Actually, I was thinking of Harold and the Purple Crayon.


----------



## jeffwhitfield (Nov 14, 2021)

fig said:


> Actually, I was thinking of Harold and the Purple Crayon.


LOL! Oh, man, that is priceless! Even you didn't know about the Urban Dictionary definitions.


----------



## TravisM (Jan 5, 2022)

Preverb said:


> Did you use the Tayda drill tool and UV printing service for the enclosure?


If you still need the drill template, I just put it together.





						Tayda Electronics Drill
					

Tayda Electronics Drill Designer for custom enclosures.




					drill.taydakits.com


----------



## Preverb (Jan 5, 2022)

TravisM said:


> If you still need the drill template, I just put it together.
> 
> 
> 
> ...


Great.  Thanks.  I think it will be a while before I do this one but it is definitely on the list.  I need to finish quite a few other pedals first.  I really hope Aion Fx creates the PH350 Phaser PCB.  He figured it was going to take a few months to finish though.


----------



## jeffwhitfield (Jan 5, 2022)

Had to look up the PH350 Phaser.
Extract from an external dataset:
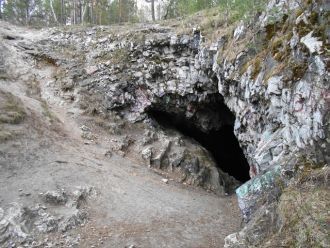 Сугомакскую пещеру так и называют - мрам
That one looks like a nice rotary effect. Could be a cheaper alternative to the Strymon stuff...which is definitely cost prohibitive for me.


----------



## Preverb (Jan 6, 2022)

jeffwhitfield said:


> Had to look up the PH350 Phaser. That one looks like a nice rotary effect. Could be a cheaper alternative to the Strymon stuff...which is definitely cost prohibitive for me.


He said it was a tricky one because it has a few components that are impossible to source so it will require a workaround with modern equivalents.  I asked him about the Maxon PT909 and he said there may be a chance of that one to and it would be easier to design.  (Probably also a while away though).


----------